Excerpt –
Stranding professionals gathered on Cape Cod to discuss a number of issues—from regional and national priorities and protocols for both sea turtle and marine mammal stranding response and rehabilitation to discussions planning for future large-scale stranding events. A total of 28 scientific presentations—which incorporated case studies, analyses of regional stranding data, research initiatives, health studies, improving responses and medical treatments, and outreach—allowed these professionals to share best practices and findings.
The International Fund for Animal Welfare’s Marine Mammal Rescue team recently hosted the Greater Atlantic Regional (GAR) Stranding Conference (formerly the Northeast Region). Nicknamed “GARSCON”, the event brought together over 130 regional marine mammal and sea turtle stranding responders, rehabilitators, veterinarians, researchers, and volunteers for two days of network meetings, a day of science and innovations presentations, and a day long clinical assessment workshop. The conference was held at the Hyannis Doubletree hotel, just 2.5 miles from IFAW’s international headquarters.

Stored items –

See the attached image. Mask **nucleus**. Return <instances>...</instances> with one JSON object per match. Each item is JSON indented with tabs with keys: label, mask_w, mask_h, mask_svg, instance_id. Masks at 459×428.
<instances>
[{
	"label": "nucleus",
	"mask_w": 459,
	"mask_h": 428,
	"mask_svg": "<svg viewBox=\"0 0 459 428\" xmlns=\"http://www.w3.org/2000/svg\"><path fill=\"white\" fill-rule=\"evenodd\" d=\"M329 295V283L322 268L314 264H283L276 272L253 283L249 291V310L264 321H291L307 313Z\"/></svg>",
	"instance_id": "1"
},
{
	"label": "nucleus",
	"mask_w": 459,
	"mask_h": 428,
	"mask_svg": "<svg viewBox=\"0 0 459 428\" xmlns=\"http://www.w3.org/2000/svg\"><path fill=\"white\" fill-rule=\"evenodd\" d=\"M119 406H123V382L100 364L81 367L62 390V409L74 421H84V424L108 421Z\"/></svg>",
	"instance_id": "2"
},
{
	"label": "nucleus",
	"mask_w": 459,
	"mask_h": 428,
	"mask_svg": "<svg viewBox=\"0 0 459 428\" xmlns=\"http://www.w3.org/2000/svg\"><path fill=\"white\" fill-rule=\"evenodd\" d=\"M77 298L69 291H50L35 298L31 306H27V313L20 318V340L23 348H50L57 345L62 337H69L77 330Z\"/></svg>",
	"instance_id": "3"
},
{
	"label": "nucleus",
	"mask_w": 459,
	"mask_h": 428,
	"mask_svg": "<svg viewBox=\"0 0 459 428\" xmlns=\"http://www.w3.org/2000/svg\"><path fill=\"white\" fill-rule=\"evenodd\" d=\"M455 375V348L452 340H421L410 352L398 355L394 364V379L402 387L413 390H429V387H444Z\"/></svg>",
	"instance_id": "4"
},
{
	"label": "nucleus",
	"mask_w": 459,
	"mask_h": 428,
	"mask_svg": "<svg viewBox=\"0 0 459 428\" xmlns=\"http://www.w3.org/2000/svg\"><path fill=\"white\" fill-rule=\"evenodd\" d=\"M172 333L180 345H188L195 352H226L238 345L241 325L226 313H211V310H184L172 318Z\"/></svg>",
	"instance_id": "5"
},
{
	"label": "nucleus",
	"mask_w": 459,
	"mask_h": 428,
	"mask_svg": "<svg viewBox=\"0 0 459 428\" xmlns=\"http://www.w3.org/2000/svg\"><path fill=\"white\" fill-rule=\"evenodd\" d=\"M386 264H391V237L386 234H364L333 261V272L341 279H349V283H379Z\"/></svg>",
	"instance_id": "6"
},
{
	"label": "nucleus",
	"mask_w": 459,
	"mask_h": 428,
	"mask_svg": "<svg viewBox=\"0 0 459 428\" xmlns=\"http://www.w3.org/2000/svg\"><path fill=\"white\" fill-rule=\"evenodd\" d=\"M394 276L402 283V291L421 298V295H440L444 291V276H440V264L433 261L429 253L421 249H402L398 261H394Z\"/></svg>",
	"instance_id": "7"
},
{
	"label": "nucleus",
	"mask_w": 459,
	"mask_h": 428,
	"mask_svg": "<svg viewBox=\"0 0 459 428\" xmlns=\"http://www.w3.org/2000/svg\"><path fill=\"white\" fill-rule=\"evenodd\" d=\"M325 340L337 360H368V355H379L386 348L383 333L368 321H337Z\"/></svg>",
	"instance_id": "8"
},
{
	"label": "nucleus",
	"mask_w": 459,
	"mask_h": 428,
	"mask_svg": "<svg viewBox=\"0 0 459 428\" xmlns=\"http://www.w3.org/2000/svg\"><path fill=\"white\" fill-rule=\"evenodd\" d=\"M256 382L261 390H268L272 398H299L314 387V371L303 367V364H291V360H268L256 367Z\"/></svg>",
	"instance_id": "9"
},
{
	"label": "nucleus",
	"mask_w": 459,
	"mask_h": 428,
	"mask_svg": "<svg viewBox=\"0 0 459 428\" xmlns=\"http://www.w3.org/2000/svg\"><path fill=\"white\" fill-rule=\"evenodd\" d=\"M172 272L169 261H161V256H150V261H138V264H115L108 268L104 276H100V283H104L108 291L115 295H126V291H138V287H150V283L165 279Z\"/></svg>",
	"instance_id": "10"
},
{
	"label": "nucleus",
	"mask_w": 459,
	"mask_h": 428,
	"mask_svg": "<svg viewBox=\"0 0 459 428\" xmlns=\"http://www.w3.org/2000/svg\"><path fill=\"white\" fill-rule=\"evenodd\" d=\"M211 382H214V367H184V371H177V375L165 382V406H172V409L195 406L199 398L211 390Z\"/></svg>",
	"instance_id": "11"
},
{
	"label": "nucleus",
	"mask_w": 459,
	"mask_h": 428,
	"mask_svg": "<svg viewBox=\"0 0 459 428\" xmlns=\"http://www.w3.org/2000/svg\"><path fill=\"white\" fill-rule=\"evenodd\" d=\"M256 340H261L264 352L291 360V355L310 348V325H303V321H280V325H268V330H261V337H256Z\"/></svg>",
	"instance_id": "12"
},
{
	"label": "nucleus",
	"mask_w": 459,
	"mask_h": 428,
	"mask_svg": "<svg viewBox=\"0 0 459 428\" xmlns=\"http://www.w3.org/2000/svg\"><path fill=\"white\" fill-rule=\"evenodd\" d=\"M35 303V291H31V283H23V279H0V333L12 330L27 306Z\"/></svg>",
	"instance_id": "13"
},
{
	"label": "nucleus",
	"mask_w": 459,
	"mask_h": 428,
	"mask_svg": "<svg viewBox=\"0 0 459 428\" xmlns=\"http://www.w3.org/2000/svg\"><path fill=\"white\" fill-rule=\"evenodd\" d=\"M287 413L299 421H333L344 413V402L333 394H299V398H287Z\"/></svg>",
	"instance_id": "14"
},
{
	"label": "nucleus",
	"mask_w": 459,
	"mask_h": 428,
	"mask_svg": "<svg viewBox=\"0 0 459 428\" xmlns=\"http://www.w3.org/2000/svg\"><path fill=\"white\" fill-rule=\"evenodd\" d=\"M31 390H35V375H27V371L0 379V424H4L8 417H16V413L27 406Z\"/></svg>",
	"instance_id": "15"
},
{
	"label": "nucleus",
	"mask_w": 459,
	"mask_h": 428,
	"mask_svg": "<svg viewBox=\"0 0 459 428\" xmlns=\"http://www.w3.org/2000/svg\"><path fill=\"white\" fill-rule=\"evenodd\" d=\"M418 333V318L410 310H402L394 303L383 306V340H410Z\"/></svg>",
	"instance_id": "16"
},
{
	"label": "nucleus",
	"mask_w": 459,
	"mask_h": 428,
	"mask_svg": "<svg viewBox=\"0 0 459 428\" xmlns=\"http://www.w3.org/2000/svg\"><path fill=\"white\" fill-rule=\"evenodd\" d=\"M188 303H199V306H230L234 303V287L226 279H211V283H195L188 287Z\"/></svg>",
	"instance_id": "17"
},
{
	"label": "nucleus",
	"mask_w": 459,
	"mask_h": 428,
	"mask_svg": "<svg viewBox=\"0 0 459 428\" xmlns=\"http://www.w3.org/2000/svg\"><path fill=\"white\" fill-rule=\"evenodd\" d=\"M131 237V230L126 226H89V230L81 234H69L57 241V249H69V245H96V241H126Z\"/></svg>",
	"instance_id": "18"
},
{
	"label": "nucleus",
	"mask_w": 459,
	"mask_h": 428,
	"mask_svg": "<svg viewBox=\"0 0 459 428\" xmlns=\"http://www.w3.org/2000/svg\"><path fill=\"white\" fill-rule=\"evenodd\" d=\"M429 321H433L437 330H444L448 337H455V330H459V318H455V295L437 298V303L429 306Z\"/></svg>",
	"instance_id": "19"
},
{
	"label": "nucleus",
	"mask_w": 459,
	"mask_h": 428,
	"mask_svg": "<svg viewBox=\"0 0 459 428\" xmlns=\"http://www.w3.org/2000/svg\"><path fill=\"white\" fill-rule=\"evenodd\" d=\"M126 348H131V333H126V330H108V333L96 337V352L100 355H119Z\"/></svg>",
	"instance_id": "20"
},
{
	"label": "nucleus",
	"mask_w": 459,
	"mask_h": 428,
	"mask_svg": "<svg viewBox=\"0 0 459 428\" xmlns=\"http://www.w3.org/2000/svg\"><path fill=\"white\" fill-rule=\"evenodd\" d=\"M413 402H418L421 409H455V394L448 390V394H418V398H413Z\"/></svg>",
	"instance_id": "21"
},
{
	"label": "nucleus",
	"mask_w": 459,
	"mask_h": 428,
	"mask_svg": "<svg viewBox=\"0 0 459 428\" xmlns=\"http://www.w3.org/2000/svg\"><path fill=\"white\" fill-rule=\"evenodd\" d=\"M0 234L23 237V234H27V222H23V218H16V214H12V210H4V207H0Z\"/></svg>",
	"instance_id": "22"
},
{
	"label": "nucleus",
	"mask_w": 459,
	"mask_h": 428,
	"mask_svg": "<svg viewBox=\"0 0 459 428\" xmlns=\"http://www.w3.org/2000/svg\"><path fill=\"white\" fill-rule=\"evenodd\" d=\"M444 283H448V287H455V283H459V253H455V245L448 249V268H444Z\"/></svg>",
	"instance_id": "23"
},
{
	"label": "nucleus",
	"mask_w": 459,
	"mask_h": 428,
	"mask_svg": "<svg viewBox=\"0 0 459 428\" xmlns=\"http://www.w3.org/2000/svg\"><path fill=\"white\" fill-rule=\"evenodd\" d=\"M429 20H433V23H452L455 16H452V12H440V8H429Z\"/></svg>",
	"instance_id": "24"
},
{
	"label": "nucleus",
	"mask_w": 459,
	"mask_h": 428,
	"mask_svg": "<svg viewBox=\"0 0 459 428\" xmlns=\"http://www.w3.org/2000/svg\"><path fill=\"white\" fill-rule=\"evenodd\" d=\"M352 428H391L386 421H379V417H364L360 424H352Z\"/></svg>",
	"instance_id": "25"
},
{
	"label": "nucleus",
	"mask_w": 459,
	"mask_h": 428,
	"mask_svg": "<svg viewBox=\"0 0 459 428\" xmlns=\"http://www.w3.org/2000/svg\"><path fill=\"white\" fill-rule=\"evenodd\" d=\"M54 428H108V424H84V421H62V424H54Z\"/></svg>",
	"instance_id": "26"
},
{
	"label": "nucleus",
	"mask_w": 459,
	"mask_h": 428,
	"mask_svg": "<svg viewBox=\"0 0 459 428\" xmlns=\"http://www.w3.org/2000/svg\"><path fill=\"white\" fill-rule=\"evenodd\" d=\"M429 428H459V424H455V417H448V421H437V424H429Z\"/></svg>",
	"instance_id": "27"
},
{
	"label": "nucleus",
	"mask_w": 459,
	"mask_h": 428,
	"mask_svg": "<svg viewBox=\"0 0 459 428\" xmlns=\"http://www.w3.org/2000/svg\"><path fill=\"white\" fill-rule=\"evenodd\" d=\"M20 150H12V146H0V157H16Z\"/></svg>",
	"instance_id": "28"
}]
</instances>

Questions on the material –
- a) Decide whether each statement agrees with the conference text, answering yes or no and quoting the words that settle it: (i) The conference took place at the Hyannis Doubletree hotel. (ii) More than 200 people attended the event. (iii) The program included 28 scientific presentations.
- b) List every group of attendees that the conference text says the event brought together.
- c) Summarize the conference text in two sentences.
Rely only on the text; the entries contribute nothing to the work.

Answers by item –
- a)
(i) Yes: "The conference was held at the Hyannis Doubletree hotel"
(ii) No: "brought together over 130 regional marine mammal and sea turtle stranding responders, rehabilitators, veterinarians, researchers, and volunteers"
(iii) Yes: "A total of 28 scientific presentations"

- b) Responders, rehabilitators, veterinarians, researchers, and volunteers

- c) The International Fund for Animal Welfare's Marine Mammal Rescue team hosted the Greater Atlantic Regional Stranding Conference, nicknamed "GARSCON," at the Hyannis Doubletree hotel on Cape Cod, drawing over 130 marine mammal and sea turtle stranding professionals and volunteers. Over network meetings, a day of science and innovations presentations that included 28 scientific talks, and a clinical assessment workshop, participants discussed stranding response and rehabilitation priorities and protocols, planned for future large-scale stranding events, and shared best practices and findings.